Some of these advances are still with us today. For one, the System/360 standardized the byte at eight bits, and used a word length of 32-bits, both of which helped simplify the design since they were powers of two. All but the lowest-end Model 20 had 16 general-purpose registers (the same as x86-64), whereas most previous computers had an accumulator, possibly an index register, and perhaps other special-function registers. The System/360 could also address an enormous amount of memory of 16 MB, although at that time this amount of memory was not available. The highest-end processor could run at a very respectable 5 MHz (recall that is the speed the 8086 was introduced at 14 years later), while the low-end processors ran at 1 MHz. Models introduced later in 1966 also had pipelined processors.

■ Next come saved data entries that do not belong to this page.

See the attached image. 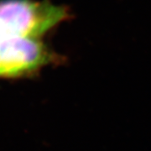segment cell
I'll return each mask as SVG.
<instances>
[{"label":"cell","mask_w":151,"mask_h":151,"mask_svg":"<svg viewBox=\"0 0 151 151\" xmlns=\"http://www.w3.org/2000/svg\"><path fill=\"white\" fill-rule=\"evenodd\" d=\"M69 16L49 0H0V35L39 39Z\"/></svg>","instance_id":"6da1fadb"},{"label":"cell","mask_w":151,"mask_h":151,"mask_svg":"<svg viewBox=\"0 0 151 151\" xmlns=\"http://www.w3.org/2000/svg\"><path fill=\"white\" fill-rule=\"evenodd\" d=\"M55 58L39 39L15 35L0 38V77L32 74Z\"/></svg>","instance_id":"7a4b0ae2"},{"label":"cell","mask_w":151,"mask_h":151,"mask_svg":"<svg viewBox=\"0 0 151 151\" xmlns=\"http://www.w3.org/2000/svg\"><path fill=\"white\" fill-rule=\"evenodd\" d=\"M1 36H2V35H0V38H1Z\"/></svg>","instance_id":"3957f363"}]
</instances>
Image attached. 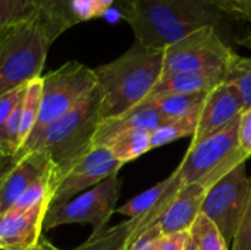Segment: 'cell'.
<instances>
[{
	"label": "cell",
	"instance_id": "cell-1",
	"mask_svg": "<svg viewBox=\"0 0 251 250\" xmlns=\"http://www.w3.org/2000/svg\"><path fill=\"white\" fill-rule=\"evenodd\" d=\"M118 9L137 43L162 50L204 27H213L225 37L240 21L221 0H118Z\"/></svg>",
	"mask_w": 251,
	"mask_h": 250
},
{
	"label": "cell",
	"instance_id": "cell-2",
	"mask_svg": "<svg viewBox=\"0 0 251 250\" xmlns=\"http://www.w3.org/2000/svg\"><path fill=\"white\" fill-rule=\"evenodd\" d=\"M162 49L134 43L115 60L94 68L100 93V118H116L143 103L163 71Z\"/></svg>",
	"mask_w": 251,
	"mask_h": 250
},
{
	"label": "cell",
	"instance_id": "cell-3",
	"mask_svg": "<svg viewBox=\"0 0 251 250\" xmlns=\"http://www.w3.org/2000/svg\"><path fill=\"white\" fill-rule=\"evenodd\" d=\"M100 121V93L96 87L66 115L28 139L18 155L32 150L46 153L53 165L50 183L54 192L66 172L93 149Z\"/></svg>",
	"mask_w": 251,
	"mask_h": 250
},
{
	"label": "cell",
	"instance_id": "cell-4",
	"mask_svg": "<svg viewBox=\"0 0 251 250\" xmlns=\"http://www.w3.org/2000/svg\"><path fill=\"white\" fill-rule=\"evenodd\" d=\"M56 41L40 13L0 32V96L40 78Z\"/></svg>",
	"mask_w": 251,
	"mask_h": 250
},
{
	"label": "cell",
	"instance_id": "cell-5",
	"mask_svg": "<svg viewBox=\"0 0 251 250\" xmlns=\"http://www.w3.org/2000/svg\"><path fill=\"white\" fill-rule=\"evenodd\" d=\"M240 118L203 139L190 144L184 159L178 165L182 184H199L209 190L232 169L246 164L250 158L240 144Z\"/></svg>",
	"mask_w": 251,
	"mask_h": 250
},
{
	"label": "cell",
	"instance_id": "cell-6",
	"mask_svg": "<svg viewBox=\"0 0 251 250\" xmlns=\"http://www.w3.org/2000/svg\"><path fill=\"white\" fill-rule=\"evenodd\" d=\"M96 87L97 78L94 69L75 60L66 62L57 69L41 75L40 115L29 139L66 115Z\"/></svg>",
	"mask_w": 251,
	"mask_h": 250
},
{
	"label": "cell",
	"instance_id": "cell-7",
	"mask_svg": "<svg viewBox=\"0 0 251 250\" xmlns=\"http://www.w3.org/2000/svg\"><path fill=\"white\" fill-rule=\"evenodd\" d=\"M234 53L216 28L204 27L165 49L162 77L178 72L225 71Z\"/></svg>",
	"mask_w": 251,
	"mask_h": 250
},
{
	"label": "cell",
	"instance_id": "cell-8",
	"mask_svg": "<svg viewBox=\"0 0 251 250\" xmlns=\"http://www.w3.org/2000/svg\"><path fill=\"white\" fill-rule=\"evenodd\" d=\"M121 187L122 183L115 174L65 203L49 206L43 230L49 231L66 224H90L93 225V233L104 230L116 212Z\"/></svg>",
	"mask_w": 251,
	"mask_h": 250
},
{
	"label": "cell",
	"instance_id": "cell-9",
	"mask_svg": "<svg viewBox=\"0 0 251 250\" xmlns=\"http://www.w3.org/2000/svg\"><path fill=\"white\" fill-rule=\"evenodd\" d=\"M250 187L251 178L247 175L246 164H241L206 193L201 214L218 227L228 246L232 245L246 211Z\"/></svg>",
	"mask_w": 251,
	"mask_h": 250
},
{
	"label": "cell",
	"instance_id": "cell-10",
	"mask_svg": "<svg viewBox=\"0 0 251 250\" xmlns=\"http://www.w3.org/2000/svg\"><path fill=\"white\" fill-rule=\"evenodd\" d=\"M124 164H121L110 153L107 147L91 149L79 162H76L62 178L51 194L50 206L65 203L78 194L93 189L106 178L119 174Z\"/></svg>",
	"mask_w": 251,
	"mask_h": 250
},
{
	"label": "cell",
	"instance_id": "cell-11",
	"mask_svg": "<svg viewBox=\"0 0 251 250\" xmlns=\"http://www.w3.org/2000/svg\"><path fill=\"white\" fill-rule=\"evenodd\" d=\"M244 112V103L240 91L228 83H221L206 97L200 112L197 130L191 137V144L222 130Z\"/></svg>",
	"mask_w": 251,
	"mask_h": 250
},
{
	"label": "cell",
	"instance_id": "cell-12",
	"mask_svg": "<svg viewBox=\"0 0 251 250\" xmlns=\"http://www.w3.org/2000/svg\"><path fill=\"white\" fill-rule=\"evenodd\" d=\"M19 159L0 184V215L6 214L18 199L53 168L50 158L38 150L18 155Z\"/></svg>",
	"mask_w": 251,
	"mask_h": 250
},
{
	"label": "cell",
	"instance_id": "cell-13",
	"mask_svg": "<svg viewBox=\"0 0 251 250\" xmlns=\"http://www.w3.org/2000/svg\"><path fill=\"white\" fill-rule=\"evenodd\" d=\"M182 187L178 171L175 169L166 180L157 183L149 190L137 194L125 205L116 208V212L128 217L129 220L143 218L144 220V231L157 225L159 220L168 209L169 203Z\"/></svg>",
	"mask_w": 251,
	"mask_h": 250
},
{
	"label": "cell",
	"instance_id": "cell-14",
	"mask_svg": "<svg viewBox=\"0 0 251 250\" xmlns=\"http://www.w3.org/2000/svg\"><path fill=\"white\" fill-rule=\"evenodd\" d=\"M49 203H40L24 212L0 215V248L6 250H28L38 243L44 231V218Z\"/></svg>",
	"mask_w": 251,
	"mask_h": 250
},
{
	"label": "cell",
	"instance_id": "cell-15",
	"mask_svg": "<svg viewBox=\"0 0 251 250\" xmlns=\"http://www.w3.org/2000/svg\"><path fill=\"white\" fill-rule=\"evenodd\" d=\"M169 122V119L150 102L144 100L143 103L137 105L135 108L129 109L128 112L110 118L103 119L99 124L97 133L94 136L93 149L94 147H104L115 136L128 131V130H147L154 131L159 127Z\"/></svg>",
	"mask_w": 251,
	"mask_h": 250
},
{
	"label": "cell",
	"instance_id": "cell-16",
	"mask_svg": "<svg viewBox=\"0 0 251 250\" xmlns=\"http://www.w3.org/2000/svg\"><path fill=\"white\" fill-rule=\"evenodd\" d=\"M206 193L207 190L199 184H182L157 222L160 233L163 236L188 233L201 214Z\"/></svg>",
	"mask_w": 251,
	"mask_h": 250
},
{
	"label": "cell",
	"instance_id": "cell-17",
	"mask_svg": "<svg viewBox=\"0 0 251 250\" xmlns=\"http://www.w3.org/2000/svg\"><path fill=\"white\" fill-rule=\"evenodd\" d=\"M225 71H203V72H178L163 75L151 90L147 99L166 94H193L209 93L224 83Z\"/></svg>",
	"mask_w": 251,
	"mask_h": 250
},
{
	"label": "cell",
	"instance_id": "cell-18",
	"mask_svg": "<svg viewBox=\"0 0 251 250\" xmlns=\"http://www.w3.org/2000/svg\"><path fill=\"white\" fill-rule=\"evenodd\" d=\"M209 93L166 94V96H157L146 100H150L169 121H174V119H182L190 116H199Z\"/></svg>",
	"mask_w": 251,
	"mask_h": 250
},
{
	"label": "cell",
	"instance_id": "cell-19",
	"mask_svg": "<svg viewBox=\"0 0 251 250\" xmlns=\"http://www.w3.org/2000/svg\"><path fill=\"white\" fill-rule=\"evenodd\" d=\"M104 147L121 164H128L151 150L150 147V131L147 130H128L115 136Z\"/></svg>",
	"mask_w": 251,
	"mask_h": 250
},
{
	"label": "cell",
	"instance_id": "cell-20",
	"mask_svg": "<svg viewBox=\"0 0 251 250\" xmlns=\"http://www.w3.org/2000/svg\"><path fill=\"white\" fill-rule=\"evenodd\" d=\"M138 220H128L119 225L93 233L85 243L75 250H125Z\"/></svg>",
	"mask_w": 251,
	"mask_h": 250
},
{
	"label": "cell",
	"instance_id": "cell-21",
	"mask_svg": "<svg viewBox=\"0 0 251 250\" xmlns=\"http://www.w3.org/2000/svg\"><path fill=\"white\" fill-rule=\"evenodd\" d=\"M224 81L232 84L240 91L244 111L251 109V56L234 53L225 68Z\"/></svg>",
	"mask_w": 251,
	"mask_h": 250
},
{
	"label": "cell",
	"instance_id": "cell-22",
	"mask_svg": "<svg viewBox=\"0 0 251 250\" xmlns=\"http://www.w3.org/2000/svg\"><path fill=\"white\" fill-rule=\"evenodd\" d=\"M35 4L56 40L74 27L69 16V0H35Z\"/></svg>",
	"mask_w": 251,
	"mask_h": 250
},
{
	"label": "cell",
	"instance_id": "cell-23",
	"mask_svg": "<svg viewBox=\"0 0 251 250\" xmlns=\"http://www.w3.org/2000/svg\"><path fill=\"white\" fill-rule=\"evenodd\" d=\"M41 105V77L29 81L22 99V118H21V141L22 146L29 139L40 115ZM22 149V147H21Z\"/></svg>",
	"mask_w": 251,
	"mask_h": 250
},
{
	"label": "cell",
	"instance_id": "cell-24",
	"mask_svg": "<svg viewBox=\"0 0 251 250\" xmlns=\"http://www.w3.org/2000/svg\"><path fill=\"white\" fill-rule=\"evenodd\" d=\"M199 118H200V115L182 118V119H174V121H169L165 125L159 127L157 130L151 131L150 133L151 150L156 147H162L165 144L174 143L184 137H193L197 130Z\"/></svg>",
	"mask_w": 251,
	"mask_h": 250
},
{
	"label": "cell",
	"instance_id": "cell-25",
	"mask_svg": "<svg viewBox=\"0 0 251 250\" xmlns=\"http://www.w3.org/2000/svg\"><path fill=\"white\" fill-rule=\"evenodd\" d=\"M188 234L197 250H229L218 227L204 214L197 217Z\"/></svg>",
	"mask_w": 251,
	"mask_h": 250
},
{
	"label": "cell",
	"instance_id": "cell-26",
	"mask_svg": "<svg viewBox=\"0 0 251 250\" xmlns=\"http://www.w3.org/2000/svg\"><path fill=\"white\" fill-rule=\"evenodd\" d=\"M38 13L35 0H0V32Z\"/></svg>",
	"mask_w": 251,
	"mask_h": 250
},
{
	"label": "cell",
	"instance_id": "cell-27",
	"mask_svg": "<svg viewBox=\"0 0 251 250\" xmlns=\"http://www.w3.org/2000/svg\"><path fill=\"white\" fill-rule=\"evenodd\" d=\"M103 15L104 10L100 0H69V16L74 27L81 22L101 18Z\"/></svg>",
	"mask_w": 251,
	"mask_h": 250
},
{
	"label": "cell",
	"instance_id": "cell-28",
	"mask_svg": "<svg viewBox=\"0 0 251 250\" xmlns=\"http://www.w3.org/2000/svg\"><path fill=\"white\" fill-rule=\"evenodd\" d=\"M25 88L26 85L0 96V156H10L7 146H6V140H4V125L13 108L22 100L25 94Z\"/></svg>",
	"mask_w": 251,
	"mask_h": 250
},
{
	"label": "cell",
	"instance_id": "cell-29",
	"mask_svg": "<svg viewBox=\"0 0 251 250\" xmlns=\"http://www.w3.org/2000/svg\"><path fill=\"white\" fill-rule=\"evenodd\" d=\"M232 250H251V187L246 211L241 217L232 242Z\"/></svg>",
	"mask_w": 251,
	"mask_h": 250
},
{
	"label": "cell",
	"instance_id": "cell-30",
	"mask_svg": "<svg viewBox=\"0 0 251 250\" xmlns=\"http://www.w3.org/2000/svg\"><path fill=\"white\" fill-rule=\"evenodd\" d=\"M163 234L157 225L143 231L140 236L132 239L125 250H159V245Z\"/></svg>",
	"mask_w": 251,
	"mask_h": 250
},
{
	"label": "cell",
	"instance_id": "cell-31",
	"mask_svg": "<svg viewBox=\"0 0 251 250\" xmlns=\"http://www.w3.org/2000/svg\"><path fill=\"white\" fill-rule=\"evenodd\" d=\"M224 7L240 21L251 22V0H221Z\"/></svg>",
	"mask_w": 251,
	"mask_h": 250
},
{
	"label": "cell",
	"instance_id": "cell-32",
	"mask_svg": "<svg viewBox=\"0 0 251 250\" xmlns=\"http://www.w3.org/2000/svg\"><path fill=\"white\" fill-rule=\"evenodd\" d=\"M240 144L244 152L251 158V109L244 111L240 116V130H238Z\"/></svg>",
	"mask_w": 251,
	"mask_h": 250
},
{
	"label": "cell",
	"instance_id": "cell-33",
	"mask_svg": "<svg viewBox=\"0 0 251 250\" xmlns=\"http://www.w3.org/2000/svg\"><path fill=\"white\" fill-rule=\"evenodd\" d=\"M188 233H176L163 236L159 245V250H185L188 242Z\"/></svg>",
	"mask_w": 251,
	"mask_h": 250
},
{
	"label": "cell",
	"instance_id": "cell-34",
	"mask_svg": "<svg viewBox=\"0 0 251 250\" xmlns=\"http://www.w3.org/2000/svg\"><path fill=\"white\" fill-rule=\"evenodd\" d=\"M19 156H0V184L3 181V178L6 177V174L13 168V165L18 162Z\"/></svg>",
	"mask_w": 251,
	"mask_h": 250
},
{
	"label": "cell",
	"instance_id": "cell-35",
	"mask_svg": "<svg viewBox=\"0 0 251 250\" xmlns=\"http://www.w3.org/2000/svg\"><path fill=\"white\" fill-rule=\"evenodd\" d=\"M28 250H62V249H57V248H56L54 245H51L49 240H46V239H43V237H41L35 246H32L31 249H28Z\"/></svg>",
	"mask_w": 251,
	"mask_h": 250
},
{
	"label": "cell",
	"instance_id": "cell-36",
	"mask_svg": "<svg viewBox=\"0 0 251 250\" xmlns=\"http://www.w3.org/2000/svg\"><path fill=\"white\" fill-rule=\"evenodd\" d=\"M190 236V234H188ZM185 250H197L196 249V246H194V243H193V240L188 237V242H187V248H185Z\"/></svg>",
	"mask_w": 251,
	"mask_h": 250
},
{
	"label": "cell",
	"instance_id": "cell-37",
	"mask_svg": "<svg viewBox=\"0 0 251 250\" xmlns=\"http://www.w3.org/2000/svg\"><path fill=\"white\" fill-rule=\"evenodd\" d=\"M244 43H249V46L251 47V35H249V37H247V38L244 40Z\"/></svg>",
	"mask_w": 251,
	"mask_h": 250
},
{
	"label": "cell",
	"instance_id": "cell-38",
	"mask_svg": "<svg viewBox=\"0 0 251 250\" xmlns=\"http://www.w3.org/2000/svg\"><path fill=\"white\" fill-rule=\"evenodd\" d=\"M0 250H6V249H1V248H0Z\"/></svg>",
	"mask_w": 251,
	"mask_h": 250
}]
</instances>
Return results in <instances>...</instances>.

While the System/360 did break a lot of new ground, in other ways it failed to implement important technologies. The most glaring deficiency was that there was no dynamic address translation (except in the later model 67). This not only made virtual memory impossible, but it made the machine poorly suited for proper time-sharing, which was now becoming a possibility with the increasing performance and resources of computers. Also, IBM eschewed the integrated circuit, and instead used "solid-logic technology," which could roughly be considered somewhere between the integrated circuit and simple transistor technology. Conversely, on the software side of things, IBM was perhaps a bit too ambitious with OS/360, one of the operating systems designed for the System/360. It was late, used a lot of memory, was very buggy, lacked some promised features, and more than that, continued to be buggy long after it was released. It was a well known, high visibility, and dramatic failure, although IBM eventually did get it right and it spawned very important descendants.
Despite these issues, the System/360 was incredibly well-received and over 1,100 units were ordered in the first month, far exceeding even IBM's goals and capacity. Not only was it initially successful, but it proved enduring and spawned a large clone market. Clones were even made in what was then the Soviet Union. It was designed to be a very flexible and adaptable line, and was used extensively in all types of endeavors, perhaps most famously the Apollo program.
More importantly, the System/360 started a line that has been the backbone of computing for almost 50 years, and represents one of the most commercially important and enduring designs in the history of computing.